Bir meslekte, zaman ve çalışma ile elde edilen aşama, başarı ve uzmanlık olarak tanımlamak mümkün. Yaşamımız boyunca yaptığımız tüm çalışmaların bütünü, kariyer olarak karşımıza çıkıyor. Üstlendiğimiz roller, görevler, bu görevlerin deneyim ile sonuçlanmasına denilebilir. Ancak kariyer edinmenin sadece tek yolu bu olmasa gerek. Zira kariyer her ne kadar mesleki edinimleri kapsıyor olsa da bunu yanında ilkesel bakış açısı, dürüst bir kişilik, korumak ve kollamak maksadı, fayda ve etik kurallar bütünlüğü, ahlaki değerler ve “ahilik” anlayışını da içerisine alan kapsayıcı bir nitelikte olması gerekmektedir. İnsan karakterinin ve insani değerlerin oluşmasında bazı temel değerlerimizin olduğunu çoğu zaman unutuyoruz. Biz atalarımızdan süregelen mesleki kariyer ve yetkinlik anlayışının temelinde inanç, ahlak, toplumsal değerler, doğru olan gelenek ve göreneklerimizin çok etkin olduğunu bilmekteyiz. Bunu en önemli yansımalarından birinin “ahilik” anlayışının temel bir öge olarak alınmasından anlıyoruz.
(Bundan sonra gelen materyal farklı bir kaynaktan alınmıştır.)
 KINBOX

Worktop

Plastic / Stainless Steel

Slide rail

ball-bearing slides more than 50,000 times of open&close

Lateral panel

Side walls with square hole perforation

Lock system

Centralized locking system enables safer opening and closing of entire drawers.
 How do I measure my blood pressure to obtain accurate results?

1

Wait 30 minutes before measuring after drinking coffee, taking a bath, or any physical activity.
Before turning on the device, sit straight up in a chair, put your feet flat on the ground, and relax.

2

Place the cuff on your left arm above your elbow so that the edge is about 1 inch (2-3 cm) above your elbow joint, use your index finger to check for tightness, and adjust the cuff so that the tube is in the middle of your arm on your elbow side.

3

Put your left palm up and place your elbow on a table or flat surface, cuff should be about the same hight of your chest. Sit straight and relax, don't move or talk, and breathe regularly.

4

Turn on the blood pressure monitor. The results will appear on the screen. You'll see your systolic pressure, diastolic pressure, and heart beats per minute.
Ahilik 13. yüzyılda Anadolu’da görülmeye başlayan, Osmanlı Devleti’nin kurulmasında önemli rol oynayan dinî ve sosyal bir teşkilattır. Ahiliğin Anadolu’da kurulup gelişmesinde fütüvvet teşkilatının büyük tesiri ve Ahi Evran’ın önemli rolü olmuştur.
İslami anlayışa doğrudan bağlı olan ahiliğin esasları, ahlaki ve ticari kaideleri fütüvvetnâme adı verilen kitaplarda yazılı idi. Teşkilata girecek kimse ilk önce bu kitaplarda belirtilen dinî ve ahlaki emirlere uymak zorunda idi. Teşkilat mensuplarında bulunması gereken vasıflar vefa, doğruluk, emniyet, cömertlik, tevazu, kardeşlerine nasihat, onları doğru yola sevk etme, affedici olma ve tövbe idi. Yalan, gıybet, hile, şarap içme, zina gibi davranışlar ise meslekten atılmayı gerektiren sebeplerdi. Bu hususta Hz. Peygamber (s.a.v)’in emir ve tavsiyeleri de yer almaktadır.
“Ancak müminle arkadaş ol yemeğini de ancak (haramdan sakınan) kimse yesin.”
Büyüklerimiz ne güze buyurmuşlar:
İnsan bir mal alırken markasına bakar ve iyi olup olmadığını araştırır. Kişi, arkadaş edineceği kimsenin kâmil bir iman ve güzel ahlak sahibi olup olmadığını, ibadetlerine devam edip etmediğini araştırmalıdır. Sayılan meziyetlerden mahrum bir kimseyi dost edinmek, bizim de ibadetten soğumamıza ve güzel ahlaktan uzaklaşmamıza sebep olur.
Arkadaş olarak seçtiğimiz kimse, temiz seciyeli ve ileriyi gören bir mümin olmalı; konuşması ya bizi hakka yöneltmeli veya kötülükten vazgeçirmelidir. Tetkik etmeden, her önüne geleni dost edinmemelidir. Zira başa gelen felaketler, çok kere arkadaş yüzündendir. Ne güzel söylemişler:
Mizana vur görüştüğüm ihvanı el-hazer,
Rehber zannettiğin rehzen olmasın…
Hülasa kimlik bilinci ile atalarımızdan tevarüs eden inanç ve değerler silsilesi içerisinde yapılacak olan tüm kariyer çalışmalarımız sosy-ekonomik olarak başarılı olacak ve toplumsal örneklik açısından bir değer katacaktır. Aksi halde alınacak hiçbir unvan ve mesleki deneyimin kıymeti harbiyesi olmayacaktır.